What you will do
Work out how many lines in the entries below contain the string "site". Reply with that figure alone.

====== Extracted information

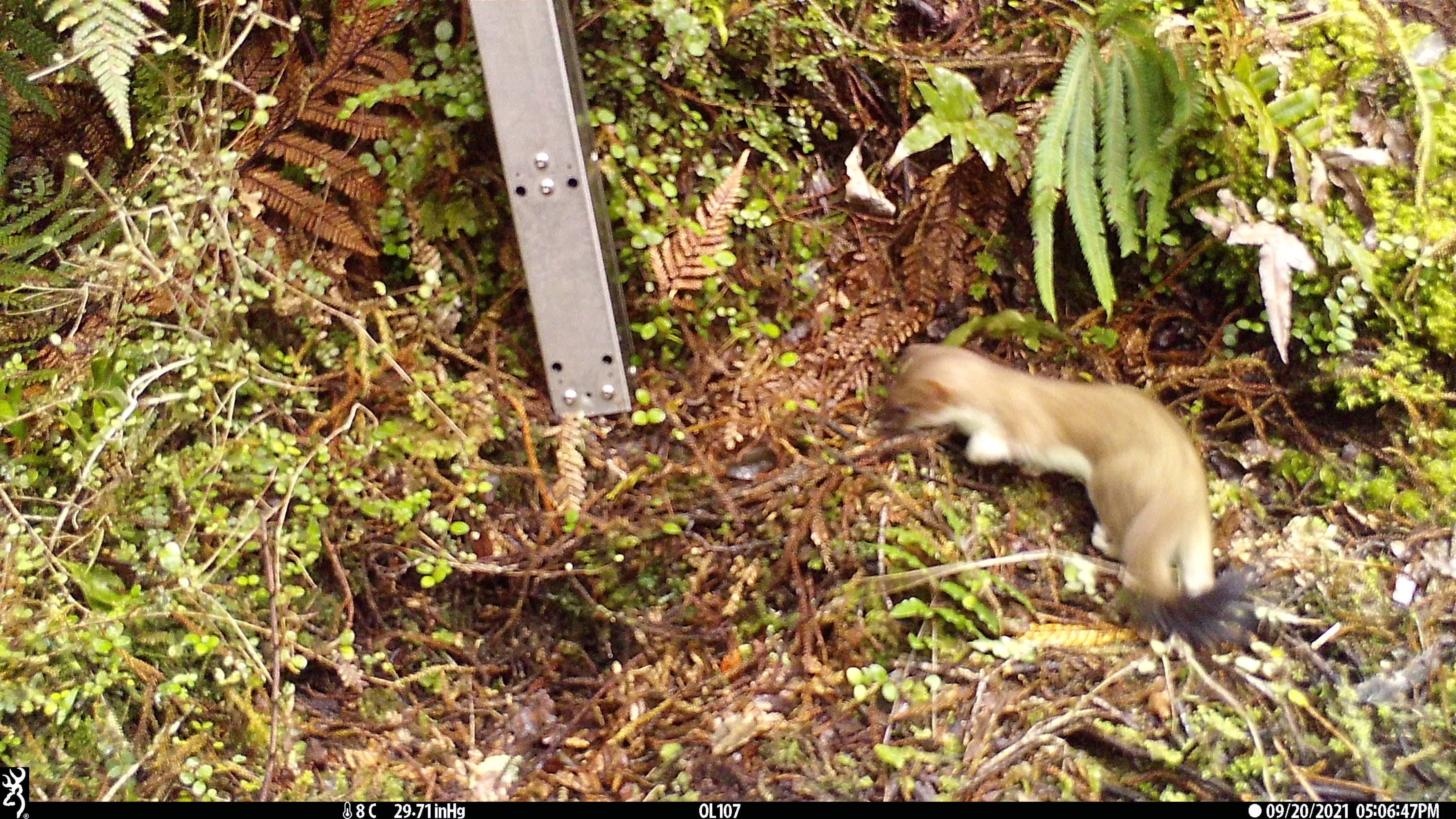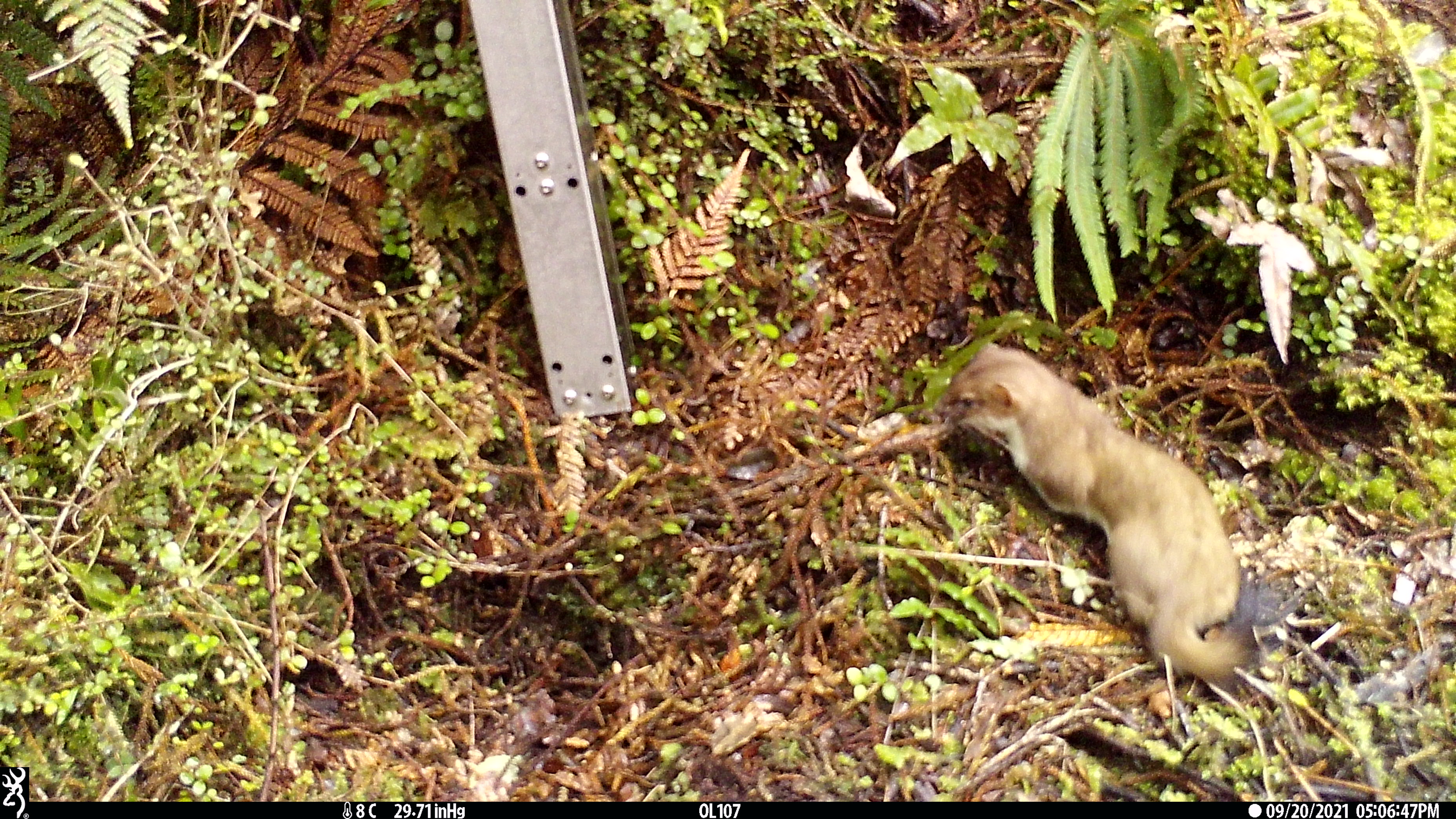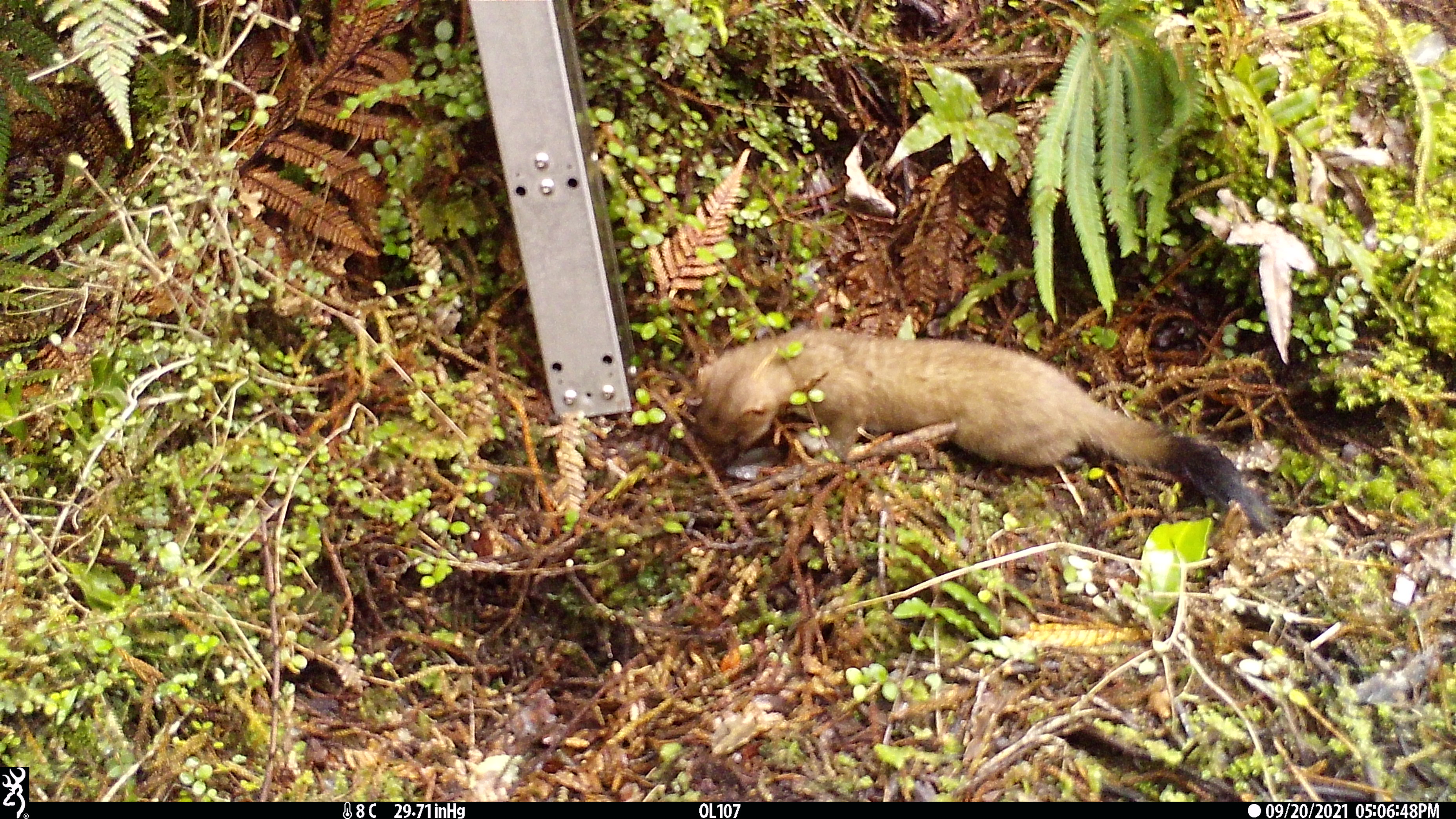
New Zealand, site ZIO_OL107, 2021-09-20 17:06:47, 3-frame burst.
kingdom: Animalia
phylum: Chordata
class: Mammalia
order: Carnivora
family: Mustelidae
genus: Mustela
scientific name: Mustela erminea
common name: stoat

============
====== Extracted information

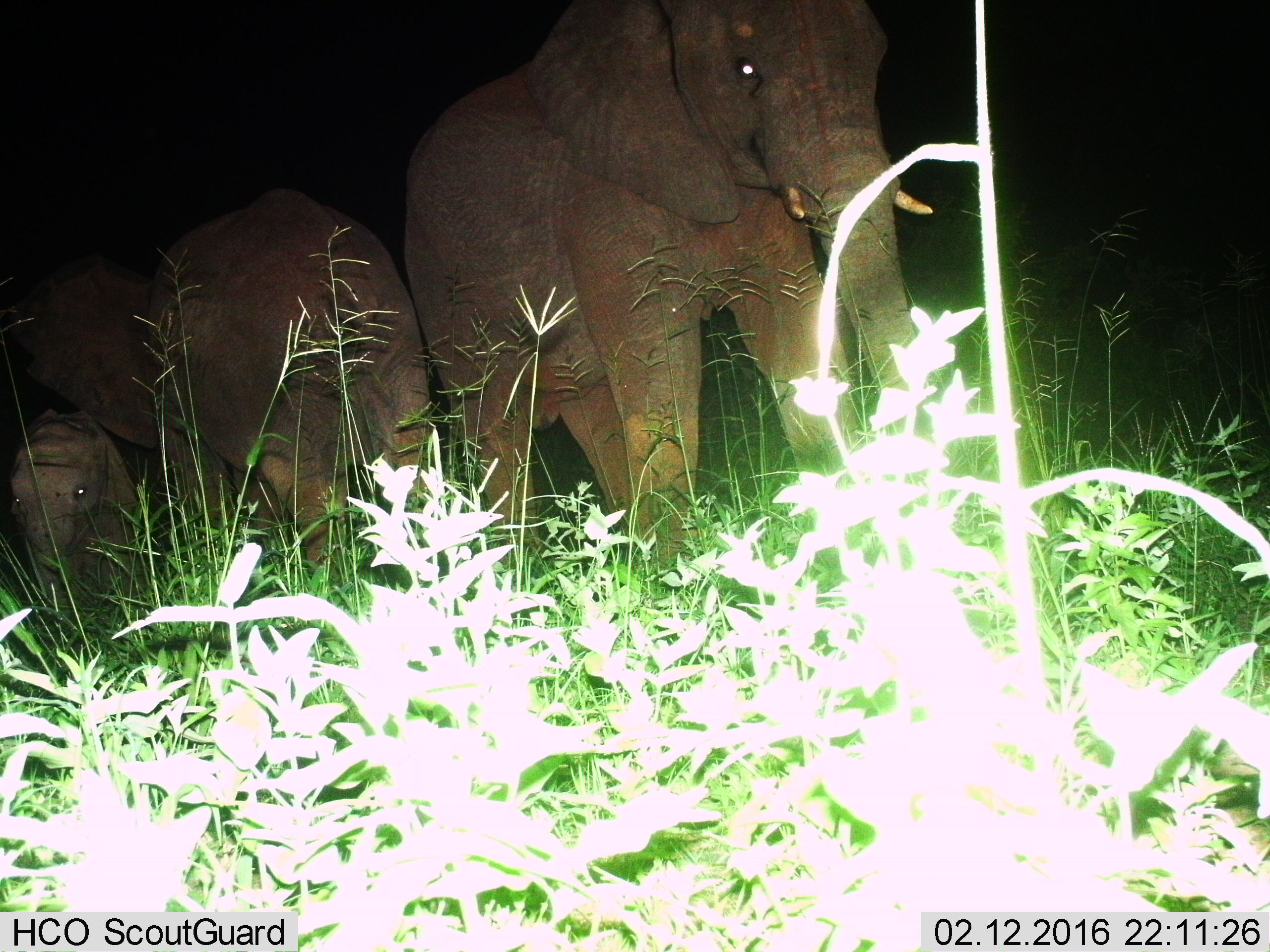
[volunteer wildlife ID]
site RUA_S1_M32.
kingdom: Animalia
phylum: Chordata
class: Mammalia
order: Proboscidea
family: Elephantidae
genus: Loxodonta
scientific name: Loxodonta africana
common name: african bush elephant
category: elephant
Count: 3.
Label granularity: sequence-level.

============

Solution to this exercise
2